**REQUIREMENT 1:** In the data listing, rewrite the lines from the one containing "Considering real-world height, is" up to and including the one containing "1614 inches", swapping "camera" for "lens" and leaving everything else unchanged.

Matters made fair progress during the next two years — 1881 and 1882. But it was only in 1883, that Theosophy became broad based on Indian soil. That was the record year in the early history of the T. S., when as the direct result of Colonel Olcott's remarkable Indian tour of 7 ,000 miles, about 43 new Lodges were established in almost all the principal centres of Hindustan. The warm and enthusiastic reception which the Colonel met with, wherever he went, the uniform good-will and cordiality which he received in every part of this sub-continent, the attentive and overflowing audiences which everywhere gathered to listen to his addresses, testified in unmistakable manner to the grateful appreciation on the part of the Hindus of the eminent services of Theosophy to the cause of the Hindu religion. One incident in this connection, remarkable in view of the orthodoxy of the party concerned, is recorded by the Colonel himself in his Old Diary Leaves. On the 9th March, 1883, he was invested with the sacred Brahmanical thread by [Page 8] Pandit Taranath Tarka-Vachaspati, (the most learned Brahmin-pandit of Bengal of his time) "to mark the sense of gratitude felt for him by the Hindus for the services in the revival of Sanskrit Literature and of religious interest among the Indian people". It is clear that the Hindu Community was for the time being caught up in a wave of enthusiasm. Theosophy got hold of the popular imagination, and there was, we are told, simply a rush for membership. In due course, however, followed the inevitable reaction, which was helped by what we call the 'Couloumb affair', but there was another important factor.

From the first, the partiality of the two founders for the Buddhist Religion, the Buddhistic garb in which they clothed Theosophy, by the adoption of Buddhist nomenclature and technical terms, and the rejection from their system of the idea of a personal God — the Upāsya of the devotee — had made the more orthodox sections of the Hindu Community to regard Theosophy as a covert form of Buddhism, and this idea received confirmation by the formal admission of the two founders into the Buddhist communion in Ceylon, and by the appearance of Mr. Sinnett's book which he entitled Esoteric Buddhism.Therefore, though grateful for the services rendered to their faith by Theosophy, the
Hindus for the most part kept aloof.

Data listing
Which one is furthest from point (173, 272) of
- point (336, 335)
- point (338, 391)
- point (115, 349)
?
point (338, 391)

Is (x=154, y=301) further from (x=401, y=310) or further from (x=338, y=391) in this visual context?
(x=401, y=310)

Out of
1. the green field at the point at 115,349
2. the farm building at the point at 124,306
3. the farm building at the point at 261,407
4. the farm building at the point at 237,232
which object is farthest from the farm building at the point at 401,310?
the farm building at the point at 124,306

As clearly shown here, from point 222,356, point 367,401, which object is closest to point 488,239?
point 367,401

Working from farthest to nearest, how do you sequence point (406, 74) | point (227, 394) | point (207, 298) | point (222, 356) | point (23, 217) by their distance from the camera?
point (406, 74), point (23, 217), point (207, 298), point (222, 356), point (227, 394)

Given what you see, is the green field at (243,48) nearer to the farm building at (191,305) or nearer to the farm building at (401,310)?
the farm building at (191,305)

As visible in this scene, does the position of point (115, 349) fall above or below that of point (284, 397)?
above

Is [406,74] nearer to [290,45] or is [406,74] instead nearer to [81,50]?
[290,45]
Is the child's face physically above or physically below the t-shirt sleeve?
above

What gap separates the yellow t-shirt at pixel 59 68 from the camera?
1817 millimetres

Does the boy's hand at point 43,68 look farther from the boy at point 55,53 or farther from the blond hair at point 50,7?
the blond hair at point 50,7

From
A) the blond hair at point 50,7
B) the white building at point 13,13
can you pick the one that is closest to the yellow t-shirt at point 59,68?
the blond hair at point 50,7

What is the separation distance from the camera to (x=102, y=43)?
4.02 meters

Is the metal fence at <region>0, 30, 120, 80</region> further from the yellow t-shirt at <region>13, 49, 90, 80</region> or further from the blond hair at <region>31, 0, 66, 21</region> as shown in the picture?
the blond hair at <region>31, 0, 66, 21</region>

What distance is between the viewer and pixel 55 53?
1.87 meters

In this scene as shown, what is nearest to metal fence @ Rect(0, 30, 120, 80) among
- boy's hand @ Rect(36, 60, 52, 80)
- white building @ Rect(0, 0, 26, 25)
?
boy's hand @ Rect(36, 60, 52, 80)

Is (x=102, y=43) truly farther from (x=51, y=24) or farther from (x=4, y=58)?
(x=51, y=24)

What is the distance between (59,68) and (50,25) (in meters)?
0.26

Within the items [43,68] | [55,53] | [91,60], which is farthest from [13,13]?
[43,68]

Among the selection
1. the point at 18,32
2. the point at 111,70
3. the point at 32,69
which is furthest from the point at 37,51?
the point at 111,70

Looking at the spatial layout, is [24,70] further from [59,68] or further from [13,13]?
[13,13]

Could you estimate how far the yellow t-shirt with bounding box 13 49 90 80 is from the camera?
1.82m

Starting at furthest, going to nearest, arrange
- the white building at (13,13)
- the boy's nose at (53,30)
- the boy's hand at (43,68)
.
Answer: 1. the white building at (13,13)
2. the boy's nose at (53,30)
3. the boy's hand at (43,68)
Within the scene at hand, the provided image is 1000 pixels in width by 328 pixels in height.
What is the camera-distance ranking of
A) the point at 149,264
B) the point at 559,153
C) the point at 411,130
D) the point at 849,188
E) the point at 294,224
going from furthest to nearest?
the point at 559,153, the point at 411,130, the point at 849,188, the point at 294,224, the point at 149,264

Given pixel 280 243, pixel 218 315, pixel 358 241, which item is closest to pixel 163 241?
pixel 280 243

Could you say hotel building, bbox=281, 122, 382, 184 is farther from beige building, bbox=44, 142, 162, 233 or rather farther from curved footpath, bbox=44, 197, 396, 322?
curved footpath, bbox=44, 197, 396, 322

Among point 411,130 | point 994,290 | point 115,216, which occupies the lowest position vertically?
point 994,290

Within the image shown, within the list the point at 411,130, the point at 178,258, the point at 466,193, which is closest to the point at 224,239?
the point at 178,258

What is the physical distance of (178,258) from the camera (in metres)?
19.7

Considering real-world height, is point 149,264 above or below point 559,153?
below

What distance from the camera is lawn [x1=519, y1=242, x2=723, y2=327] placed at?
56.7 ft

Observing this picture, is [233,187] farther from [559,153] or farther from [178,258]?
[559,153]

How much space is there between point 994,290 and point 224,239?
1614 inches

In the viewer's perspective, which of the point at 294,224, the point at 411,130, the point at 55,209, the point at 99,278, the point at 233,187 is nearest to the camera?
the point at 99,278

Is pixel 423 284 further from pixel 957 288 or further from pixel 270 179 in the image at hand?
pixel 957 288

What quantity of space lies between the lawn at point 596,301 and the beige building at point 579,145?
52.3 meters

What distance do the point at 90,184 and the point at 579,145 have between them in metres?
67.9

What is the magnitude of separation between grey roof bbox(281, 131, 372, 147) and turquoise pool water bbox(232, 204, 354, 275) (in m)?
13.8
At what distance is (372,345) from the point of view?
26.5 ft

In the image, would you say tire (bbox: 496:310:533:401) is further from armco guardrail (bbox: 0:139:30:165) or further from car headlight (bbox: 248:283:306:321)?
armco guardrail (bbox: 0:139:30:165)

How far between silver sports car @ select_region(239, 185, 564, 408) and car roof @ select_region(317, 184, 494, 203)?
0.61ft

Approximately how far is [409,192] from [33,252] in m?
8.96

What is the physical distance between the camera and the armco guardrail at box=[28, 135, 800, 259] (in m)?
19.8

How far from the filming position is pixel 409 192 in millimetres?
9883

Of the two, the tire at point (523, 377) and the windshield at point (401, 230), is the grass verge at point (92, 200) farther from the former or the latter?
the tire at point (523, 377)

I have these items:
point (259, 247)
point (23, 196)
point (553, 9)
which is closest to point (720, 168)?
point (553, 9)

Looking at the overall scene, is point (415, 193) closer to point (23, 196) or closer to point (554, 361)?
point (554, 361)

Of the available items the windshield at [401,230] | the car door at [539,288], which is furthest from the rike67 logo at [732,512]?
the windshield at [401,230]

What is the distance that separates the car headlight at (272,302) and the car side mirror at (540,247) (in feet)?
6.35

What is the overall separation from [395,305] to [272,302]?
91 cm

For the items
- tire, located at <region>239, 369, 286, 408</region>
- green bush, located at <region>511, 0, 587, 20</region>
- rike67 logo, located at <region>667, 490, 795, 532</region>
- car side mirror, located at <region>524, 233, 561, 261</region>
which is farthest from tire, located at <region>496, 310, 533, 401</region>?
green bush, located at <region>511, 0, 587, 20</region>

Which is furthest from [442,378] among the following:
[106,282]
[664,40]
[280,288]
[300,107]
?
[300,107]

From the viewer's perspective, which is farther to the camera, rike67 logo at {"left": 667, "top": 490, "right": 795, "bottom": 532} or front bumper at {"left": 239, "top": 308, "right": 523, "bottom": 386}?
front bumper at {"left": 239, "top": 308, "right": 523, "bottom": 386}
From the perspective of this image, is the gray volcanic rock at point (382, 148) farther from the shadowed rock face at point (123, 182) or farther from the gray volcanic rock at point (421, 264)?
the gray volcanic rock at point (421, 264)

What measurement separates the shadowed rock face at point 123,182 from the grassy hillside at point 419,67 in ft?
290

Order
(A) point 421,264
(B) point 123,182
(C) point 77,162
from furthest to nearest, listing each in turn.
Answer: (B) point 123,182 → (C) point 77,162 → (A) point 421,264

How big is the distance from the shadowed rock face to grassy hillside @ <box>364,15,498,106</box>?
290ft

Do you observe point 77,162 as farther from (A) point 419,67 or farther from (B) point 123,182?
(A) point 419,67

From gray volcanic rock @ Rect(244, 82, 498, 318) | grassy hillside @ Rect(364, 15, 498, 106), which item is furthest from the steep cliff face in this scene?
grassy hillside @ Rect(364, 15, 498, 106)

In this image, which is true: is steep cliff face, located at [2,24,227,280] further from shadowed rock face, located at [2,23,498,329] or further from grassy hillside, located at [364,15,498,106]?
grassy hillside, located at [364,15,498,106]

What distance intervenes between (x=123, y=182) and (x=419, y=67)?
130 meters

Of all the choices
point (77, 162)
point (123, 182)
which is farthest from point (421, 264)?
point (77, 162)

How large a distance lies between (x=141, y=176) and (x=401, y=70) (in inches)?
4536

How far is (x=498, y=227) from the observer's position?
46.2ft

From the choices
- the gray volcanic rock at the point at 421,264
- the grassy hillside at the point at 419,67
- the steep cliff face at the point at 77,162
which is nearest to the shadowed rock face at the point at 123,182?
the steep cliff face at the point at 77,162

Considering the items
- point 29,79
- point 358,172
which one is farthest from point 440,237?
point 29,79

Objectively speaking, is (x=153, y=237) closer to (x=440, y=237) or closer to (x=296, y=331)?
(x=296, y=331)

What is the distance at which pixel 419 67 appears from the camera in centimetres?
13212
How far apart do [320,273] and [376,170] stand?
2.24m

**REQUIREMENT 2:** Reproduce the passage on Theosophy in India word for word, from "From the first, the" up to and including "part kept aloof.".

**EXERCISE RESPONSE 1:**
Considering real-world height, is point 149,264 above or below point 559,153?
below

What distance from the lens is lawn [x1=519, y1=242, x2=723, y2=327] placed at?
56.7 ft

Observing this picture, is [233,187] farther from [559,153] or farther from [178,258]?
[559,153]

How much space is there between point 994,290 and point 224,239?
1614 inches

**EXERCISE RESPONSE 2:**
From the first, the partiality of the two founders for the Buddhist Religion, the Buddhistic garb in which they clothed Theosophy, by the adoption of Buddhist nomenclature and technical terms, and the rejection from their system of the idea of a personal God — the Upāsya of the devotee — had made the more orthodox sections of the Hindu Community to regard Theosophy as a covert form of Buddhism, and this idea received confirmation by the formal admission of the two founders into the Buddhist communion in Ceylon, and by the appearance of Mr. Sinnett's book which he entitled Esoteric Buddhism.Therefore, though grateful for the services rendered to their faith by Theosophy, the
Hindus for the most part kept aloof.